Algorithms & Complexities
Algorithms and Complexities play a fundamental role in this project, as algorithms are used throughout, and the complexities of these algorithms have a direct impact on the performance of the application.
Algorithms
- BM25: This algorithm is used to score items based on a search query. It gives a score to each item based on an advanced algorithm designed to give the most relevant results a higher score. The scores are then used to filter out items that are not relevant to the search query. Citations are in the files.
- Used in the QueryFilter and MyBM25 classes.
- Why it was chosen
- Allowed for custom weighting of different fields.
- Deals with overuse of terms with saturation.
- Deals with long vs short content.
- Widely used and lots of documentation on the algorithm and implementation in java.
- Implementation Details
- An analyzer was built that tokenized the query from 2 to 5 characters. This allowed for typos to not be penalized too hard, while still giving better scores to items with longer matches. The analyzer also removes stop words (common English words such as ‘the’, ‘a’, etc.).
- Directory is all in RAM, as data is loaded in from objects in memory, and the access is faster.
- When filtering, the highest score is found, and items with scores less than 15% of the highest score are filtered out. This allows for precise queries to have fewer results, while broad queries can have many results.
- Sieve of Eratosthenes: This algorithm is used to generate a prime number to use for the universal hashing in
ItemHashMap. The algorithm is used in the SieveOfEratosthenes class. Original code is from the modules for the course.
- Why it was chosen
- I needed a large prime number for the universal hashing.
- The code was simple to implement and alter to work for my needs.
- Implementation Details
- Uses a
BitSet rather than a boolean array to save space, as the size of the sieve is quite large (100 million).
- Complexity:
- Time Complexity: O(n \log \log n)
- Space Complexity: O(n)
- Dijkstra’s Algorithm: This algorithm is used to find the shortest path between two items in the
SimilarItemsGraph. It is used in the SimilarItemsGraph class. The implementation is based on the standard Dijkstra’s algorithm, with some modifications to work with the SimilarItemsGraph.

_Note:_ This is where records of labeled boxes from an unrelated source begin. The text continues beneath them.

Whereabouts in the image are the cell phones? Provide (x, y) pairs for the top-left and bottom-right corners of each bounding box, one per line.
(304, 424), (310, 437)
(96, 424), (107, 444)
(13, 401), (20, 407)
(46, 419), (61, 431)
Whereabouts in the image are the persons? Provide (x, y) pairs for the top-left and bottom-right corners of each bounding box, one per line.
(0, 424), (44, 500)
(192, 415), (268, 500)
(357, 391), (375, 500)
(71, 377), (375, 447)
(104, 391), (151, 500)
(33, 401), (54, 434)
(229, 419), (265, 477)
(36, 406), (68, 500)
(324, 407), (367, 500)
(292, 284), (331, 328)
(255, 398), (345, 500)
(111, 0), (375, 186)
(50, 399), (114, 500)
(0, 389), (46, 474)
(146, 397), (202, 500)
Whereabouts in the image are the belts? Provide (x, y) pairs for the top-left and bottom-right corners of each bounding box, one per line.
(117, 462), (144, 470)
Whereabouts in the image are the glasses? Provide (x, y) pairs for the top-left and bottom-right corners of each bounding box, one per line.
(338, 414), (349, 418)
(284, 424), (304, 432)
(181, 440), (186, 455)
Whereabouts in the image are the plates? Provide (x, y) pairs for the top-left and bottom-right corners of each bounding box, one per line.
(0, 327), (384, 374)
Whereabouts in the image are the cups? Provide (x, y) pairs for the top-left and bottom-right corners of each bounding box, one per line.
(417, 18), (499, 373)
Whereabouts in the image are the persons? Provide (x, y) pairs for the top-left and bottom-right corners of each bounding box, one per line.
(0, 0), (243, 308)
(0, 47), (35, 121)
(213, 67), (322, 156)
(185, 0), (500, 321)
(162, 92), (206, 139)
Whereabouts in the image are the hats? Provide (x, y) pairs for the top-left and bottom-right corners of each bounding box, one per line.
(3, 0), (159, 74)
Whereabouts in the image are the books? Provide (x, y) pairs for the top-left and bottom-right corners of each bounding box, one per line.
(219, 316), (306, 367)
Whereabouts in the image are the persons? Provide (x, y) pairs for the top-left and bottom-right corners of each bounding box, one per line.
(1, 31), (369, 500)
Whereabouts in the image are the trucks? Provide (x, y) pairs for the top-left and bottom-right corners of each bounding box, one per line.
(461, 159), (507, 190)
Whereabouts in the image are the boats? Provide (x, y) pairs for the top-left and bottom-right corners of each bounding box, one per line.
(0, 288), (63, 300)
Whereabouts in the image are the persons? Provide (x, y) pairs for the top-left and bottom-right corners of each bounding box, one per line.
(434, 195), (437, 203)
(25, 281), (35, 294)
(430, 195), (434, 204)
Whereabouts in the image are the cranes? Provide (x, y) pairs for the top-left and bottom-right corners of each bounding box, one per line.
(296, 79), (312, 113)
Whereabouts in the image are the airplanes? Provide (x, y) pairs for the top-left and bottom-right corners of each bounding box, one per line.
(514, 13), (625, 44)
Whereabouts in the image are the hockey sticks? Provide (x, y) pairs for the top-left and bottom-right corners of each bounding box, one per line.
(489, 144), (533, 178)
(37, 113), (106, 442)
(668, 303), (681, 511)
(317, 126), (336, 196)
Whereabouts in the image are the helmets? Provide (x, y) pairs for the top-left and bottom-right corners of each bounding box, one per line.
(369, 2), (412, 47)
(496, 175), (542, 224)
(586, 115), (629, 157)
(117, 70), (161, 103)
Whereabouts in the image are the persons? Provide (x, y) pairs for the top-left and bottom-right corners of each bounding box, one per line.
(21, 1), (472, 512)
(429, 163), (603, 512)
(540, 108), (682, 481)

The use is to find the top similar items to another given item. Citations are in the files.
- Why it was chosen
- The goal I am looking for is the most similar items to my item, and this can be found easily with Dijkstra’s algorithm.
- Implementation Details
- With 961 items, there are
961 choose 2 or 461280 possible edges. A script was run in Edge Analysis to find the 95th percentile of edge weights, and only edges with weights above this threshold were added to the graph. Filling the graph still takes a long time, as each edge requires a similarity score to be calculated before the map can reject the edge.
- Complexity:
- Time Complexity:
O((V + E) log V) where V is the number of items and E is the number of edges in the graph.
- Space Complexity:
O(V + E) for the graph representation. O(V) for the priority queue and the distance map used in the algorithm.
- Universal Hashing: This is used in the
IdHashKey class to generate hash codes for items based on their IDs. Before the hash code is generated, the ID is first collapsed into a number by a Rabin-Karp rolling hash. Original code for the hashing is from the modules for the course, but I altered it to work for my needs.
- Why it was chosen
- Universal hashing shows better performance in terms of collisions. While it is possible for a hash function here to have more collisions than the standard
String.hashCode(), in many cases it gives fewer collisions.
- Implementation Details
- A large prime number is generated using the Sieve of Eratosthenes algorithm, and this prime number is used in the hash function. The hash code is generated by first collapsing the ID into a number using a Rabin-Karp rolling hash, and then applying the universal hashing formula to generate the final hash code.
- Complexity:
- Time Complexity:
O(n) where n is the length of the ID string, as each character in the ID needs to be processed before universal hashing can be applied.
- Space Complexity:
O(1). It saves a few numerical values temporarily during the algorithm.
- Rabin-Karp Rolling Hash: This is used in the
IdHashKey class to collapse the ID string into a number before applying universal hashing. Citation is in the file.
- Why it was chosen
- A simple method was needed to convert the ID string into a number in order for universal hashing to be applied. The Rabin-Karp rolling hash is a simple and efficient way to do this.
- It uses a single pass through the string.
- Implementation Details
- The allowed characters are all ASCII character from
! to ~. BigInteger is used, so overflow should be avoided even with larger numbers.
- Red-Black Tree Search: This is used in the
PriceTree class to find item indexes based on price. The PriceTree class is a red-black tree that stores items based on their price, and allows for efficient searching of items within a certain price range.
- Why it was chosen
- The
TreeMap class in Java already implemented the red-black tree and provides a subMap method that allows for efficient searching of items within a certain price range. This made it a convenient choice for implementing the price filter.
- Implementation Details
- Nodes in the tree store an item’s price as the key, and an item index as the value. This allows for an array of item indexes to be returned. The algorithm here is just doing many traversals of the tree, with the successor algorithm being used.
- Complexity:
- Time Complexity:
O(log n) where n is the number of unique prices in the tree.
- Space Complexity:
O(n) for storing the items in the tree. The search itself uses O(k) space to store the results.